The National Labor Relations Act (NLRA) divides the subjects of bargaining into three categories:
- Mandatory – both parties (management and labor) have a statutory obligation to bargain these subjects.
- Permissive– both parties may choose to (or refuse to) bargain these subjects.
- Illegal– both parties must refrain from bargaining these subjects.
Generally, the test for determining whether a bargaining subject is mandatory or permissive is whether the subject “vitally affects” the relations between the employer and its employees. Provided below is a summary of common examples of each.
Mandatory subjects of bargaining include:
- Rates of pay and wages (e.g., shift differentials, bonuses, pensions, health and welfare plans, meals and discounts, profit sharing, etc.)
- Hours of work (e.g., daily overtime, weekly overtime, etc.)
- Other terms and conditions of employment (e.g., seniority, plant rules, work assignments, health testing, drug testing, union security, no strike/no lockout language, non-discrimination, etc.).
Again, parties have a statutory obligation to bargain over mandatory subjects of bargaining. The NLRA does not require agreement, of course, but the contractor must engage in bargaining over mandatory subjects of bargaining.
Permissive subjects are matters that the parties are free to bargain over, but have no obligation to do so.

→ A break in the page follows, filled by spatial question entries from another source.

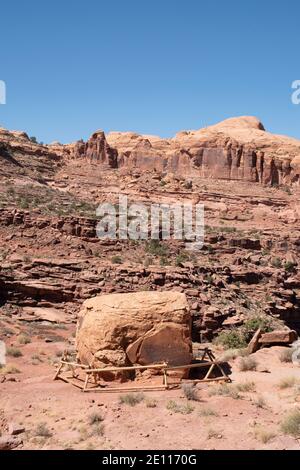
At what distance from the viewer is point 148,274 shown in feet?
80.6

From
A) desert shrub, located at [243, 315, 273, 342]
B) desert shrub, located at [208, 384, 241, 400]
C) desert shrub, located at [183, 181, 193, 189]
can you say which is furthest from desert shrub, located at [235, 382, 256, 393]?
desert shrub, located at [183, 181, 193, 189]

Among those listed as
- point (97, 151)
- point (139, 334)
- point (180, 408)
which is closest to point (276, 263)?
point (139, 334)

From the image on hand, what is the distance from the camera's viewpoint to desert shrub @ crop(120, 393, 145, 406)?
10.2m

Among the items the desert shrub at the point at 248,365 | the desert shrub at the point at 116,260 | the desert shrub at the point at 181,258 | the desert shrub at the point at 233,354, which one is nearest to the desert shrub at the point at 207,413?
the desert shrub at the point at 248,365

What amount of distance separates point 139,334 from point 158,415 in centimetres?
331

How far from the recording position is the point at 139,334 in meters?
12.5

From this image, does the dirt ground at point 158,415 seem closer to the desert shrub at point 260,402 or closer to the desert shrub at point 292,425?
the desert shrub at point 260,402

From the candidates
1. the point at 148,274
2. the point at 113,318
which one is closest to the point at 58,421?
the point at 113,318

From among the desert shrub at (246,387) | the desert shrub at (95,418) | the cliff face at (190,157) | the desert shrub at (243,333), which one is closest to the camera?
the desert shrub at (95,418)

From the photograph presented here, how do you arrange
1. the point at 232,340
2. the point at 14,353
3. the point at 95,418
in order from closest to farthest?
the point at 95,418
the point at 14,353
the point at 232,340

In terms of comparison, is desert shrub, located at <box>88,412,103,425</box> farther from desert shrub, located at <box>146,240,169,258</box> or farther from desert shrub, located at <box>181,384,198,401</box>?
desert shrub, located at <box>146,240,169,258</box>

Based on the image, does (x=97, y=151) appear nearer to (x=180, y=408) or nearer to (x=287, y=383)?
(x=287, y=383)

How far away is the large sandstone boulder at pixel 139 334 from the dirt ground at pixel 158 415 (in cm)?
119

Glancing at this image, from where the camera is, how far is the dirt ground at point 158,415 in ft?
26.2
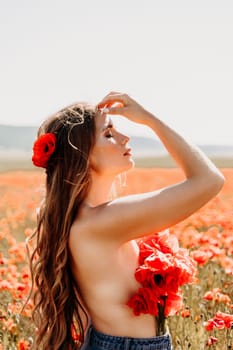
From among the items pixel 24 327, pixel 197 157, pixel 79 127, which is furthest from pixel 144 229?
pixel 24 327

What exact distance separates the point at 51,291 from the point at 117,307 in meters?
0.32

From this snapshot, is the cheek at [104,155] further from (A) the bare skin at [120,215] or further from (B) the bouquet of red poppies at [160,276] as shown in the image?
(B) the bouquet of red poppies at [160,276]

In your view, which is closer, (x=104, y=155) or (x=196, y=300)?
(x=104, y=155)

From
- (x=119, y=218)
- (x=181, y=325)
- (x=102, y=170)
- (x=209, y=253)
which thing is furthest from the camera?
(x=209, y=253)

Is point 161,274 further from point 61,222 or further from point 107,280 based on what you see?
point 61,222

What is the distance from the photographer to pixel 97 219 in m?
2.98

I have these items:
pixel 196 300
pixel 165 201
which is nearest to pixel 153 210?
pixel 165 201

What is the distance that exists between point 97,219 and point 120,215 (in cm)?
10

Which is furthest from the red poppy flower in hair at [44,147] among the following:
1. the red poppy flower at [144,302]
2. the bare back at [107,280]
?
the red poppy flower at [144,302]

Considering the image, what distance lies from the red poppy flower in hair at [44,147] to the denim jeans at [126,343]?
0.69 meters

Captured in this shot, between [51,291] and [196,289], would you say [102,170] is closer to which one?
Result: [51,291]

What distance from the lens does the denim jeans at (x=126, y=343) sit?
3.01m

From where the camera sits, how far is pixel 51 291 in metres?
3.22

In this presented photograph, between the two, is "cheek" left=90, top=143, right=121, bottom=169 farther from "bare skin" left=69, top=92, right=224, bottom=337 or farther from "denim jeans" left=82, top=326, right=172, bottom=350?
"denim jeans" left=82, top=326, right=172, bottom=350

Permissive subjects of bargaining include the following:
- Definition of the bargaining unit
- Union recognition clauses converting a Section 8(f) relationship to a Section 9(a) relationship
- The inclusion of supervisors in the bargaining unit
- Internal union affairs
- Legal liability clauses (e.g., a provision fixing liability for violation of a no-strike clause)
- Industry promotion funds
- Interest arbitration (such as Article X, Section 8)
- Settlement of unfair labor practice charges
- Deductions for political action leagues
- Union label clauses
- Clauses prohibiting the arbitration of a dispute in the event the union has filed charges over the same issue with any state or federal agency
Illegal bargaining subjects include:
- Provisions for a closed shop
- A provision for a hiring hall giving preference to union members
- “Hot cargo” clauses in violation of Section 8(e) of the NLRA, such as subcontracting restrictions concerning non-jobsite work that require the subcontractor to be signatory to a labor agreement.
It is important to remember, though, that a “union standards subcontracting clause” does not violate Section 8(e). Thus, a clause requiring the employer to subcontract non-jobsite work only to employees that observe union-equivalent wages, hours and benefits would not violate Section 8(e).